In addition to these, Allen also performed the 9 executions of EOKA members which took place at the Central Jail of Nicosia, Cyprus in 1956 and 1957. The remains of the hanged men are buried within the walls of the prison, in the "Imprisoned Graves" section. Their names are:

- Michalis Karaolis – executed 10 May 1956
- Andreas Dimitriou – executed 10 May 1956
- Iakovos Patatsos – executed 9 August 1956
- Andreas Zakos – executed 9 August 1956
- Harilaos Michael – executed 9 August 1956
- Michael Koutsoftas – executed 21 September 1956
- Stelios Mavrommatis – executed 21 September 1956
- Andreas Panagidis – executed 21 September 1956
- Evagoras Pallikaridis – executed 14 March 1957

Following the Independence of Cyprus in 1960, Allen performed the final three executions at the Central Jail of Nicosia for the new Cypriot government, assisted by John Underhill. All 3 executions took place on 13 June 1962:

- Hambis Zacharia – killed a man in a Limassol vineyard in 1958
- Michael Hiletikos – shot a man dead outside a Limassol nightclub in 1961. Fled to UK and was extradited to Cyprus to stand trial
- Lazaris Demetriou – shot a man dead outside a Limassol nightclub in 1961. The accomplice of Michael Hiletikos

==Personal life and diaries==
Allen's first wife was Marjorie Clayton whom he married in 1933. She left him on the day that he was hanging Peter Manuel. Allen's second wife was Doris Dyke, whom he married in 1963.
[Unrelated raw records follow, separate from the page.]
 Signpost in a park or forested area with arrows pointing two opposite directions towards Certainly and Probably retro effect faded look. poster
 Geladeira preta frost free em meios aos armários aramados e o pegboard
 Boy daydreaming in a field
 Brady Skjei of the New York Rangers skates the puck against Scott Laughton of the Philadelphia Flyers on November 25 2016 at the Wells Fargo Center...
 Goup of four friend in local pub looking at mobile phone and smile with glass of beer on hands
In October 2008 it was revealed that Allen had kept a diary which included a precise log of the prisoners and how they died. He recorded each prisoner's age, weight, height and calculations for the length of rope needed to hang them. The diary and other belongings were sold at auction in Knutsford, Cheshire on behalf of his widow in November 2008 for £17,200.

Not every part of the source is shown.